It certainly does not require FOSS users to purchase a license. There is already a shim loader signed by a MS-recognized authority, which ships with a signed copy of MokManager, which lets you register a "machine owner key" of your own choosing. You can then use that key to sign kernels for your own machine, or for anyone else who wants to go through the on-screen enrollment step to trust your key.

https://mjg59.dreamwidth.org/20303.html

No additional money has to change hands between anyone, and no additional permission needs to be granted from Microsoft to anyone. (You have to get the permission of someone with physical access to the machine during boot, but if your goal here was FOSS users controlling their own computing, it's a good thing that that permission is required.)

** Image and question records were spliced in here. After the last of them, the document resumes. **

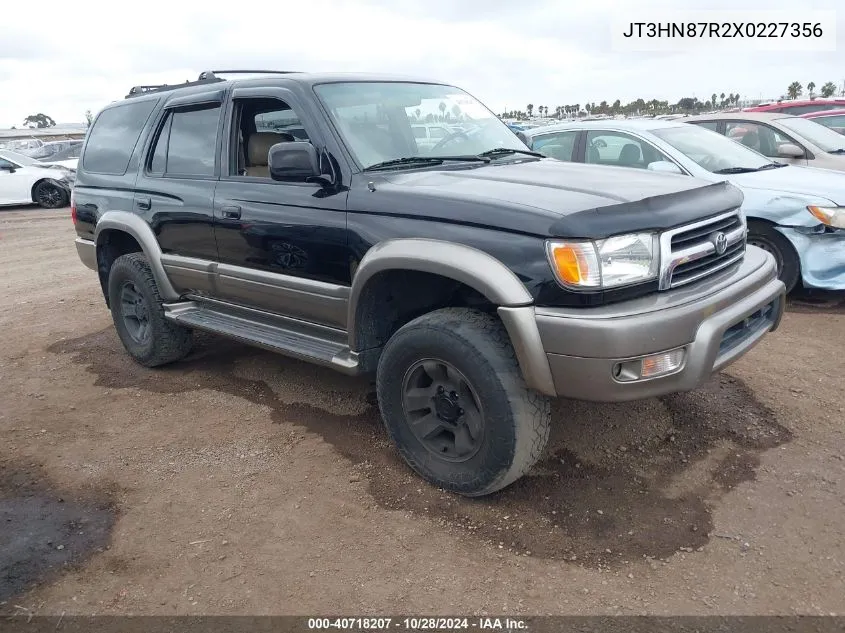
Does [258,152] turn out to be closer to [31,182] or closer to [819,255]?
[819,255]

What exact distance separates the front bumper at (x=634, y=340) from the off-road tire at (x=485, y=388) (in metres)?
0.21

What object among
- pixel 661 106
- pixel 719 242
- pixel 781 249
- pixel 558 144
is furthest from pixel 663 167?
pixel 661 106

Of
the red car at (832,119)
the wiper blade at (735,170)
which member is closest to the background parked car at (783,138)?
the wiper blade at (735,170)

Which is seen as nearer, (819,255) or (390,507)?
(390,507)

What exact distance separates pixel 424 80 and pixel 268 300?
5.59 ft

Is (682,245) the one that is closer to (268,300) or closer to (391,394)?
(391,394)

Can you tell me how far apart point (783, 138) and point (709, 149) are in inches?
70.0

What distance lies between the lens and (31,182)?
51.6 feet

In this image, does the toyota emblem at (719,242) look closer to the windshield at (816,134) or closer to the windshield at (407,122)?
the windshield at (407,122)

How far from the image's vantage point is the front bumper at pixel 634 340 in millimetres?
2504

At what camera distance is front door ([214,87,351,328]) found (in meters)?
3.34

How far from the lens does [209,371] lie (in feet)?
16.0

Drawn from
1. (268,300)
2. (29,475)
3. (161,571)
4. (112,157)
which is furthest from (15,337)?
(161,571)

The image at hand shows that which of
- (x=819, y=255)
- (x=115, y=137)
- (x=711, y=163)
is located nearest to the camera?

IFF you want to support the default set of keys installed on computers that ship with Windows. Secure Boot does not prevent you from installing your own keys, in fact most linux distributions do this already and just use a shim loader signed by Microsoft, the rest of the chain is signed by custom keys (the keys are silently and automatically installed for you).
> IFF you want to support the default set of keys installed on computers

Which happens to be a case if you want to use a extension card with its own BIOS. If it is signed, what key is used? Can you resign with your own?

IIRC, Secure Boot spec said there must be multiple trust anchors, i.e. it's not like "user's own or Microsoft", but there can be any combination of trusted CAs (and I bet there's NSAKEY somewhere, huh).

I'm not sure about the implementations and real-world situation, but as far as I get it, with X.509 with Secure Boot generally uses, one should be able put the exact card's vendor certificate (not MS CA root one) to trust the extension card. (Sadly, I think there's no way to trust one specific signature.) I guess that's probably very non-trivial in practice.

At worst, one should be able to put their own CA (to sign their own software) and be forced to add MS CA to trust the third-party software as well. But - if UEFI implementation allows user-defined CAs - it should be possible to run your own code without asking Microsoft's permission.

You can add your own without wiping the pre-installed ones.
To be fair, I think this is only for tablet & mobile.

On desktops and laptops I've seen, there was a way for end-user to upload their own trusted certificates and use those instead of Microsoft ones, and I think that's when done like this (when, whatever the defaults are, end-user can get in control), Secure Boot is a good idea - even though the implementations are not.

I guess there must be some ignorant (or malicious) desktop/laptop vendors that don't provide key management options, but hope there isn't many.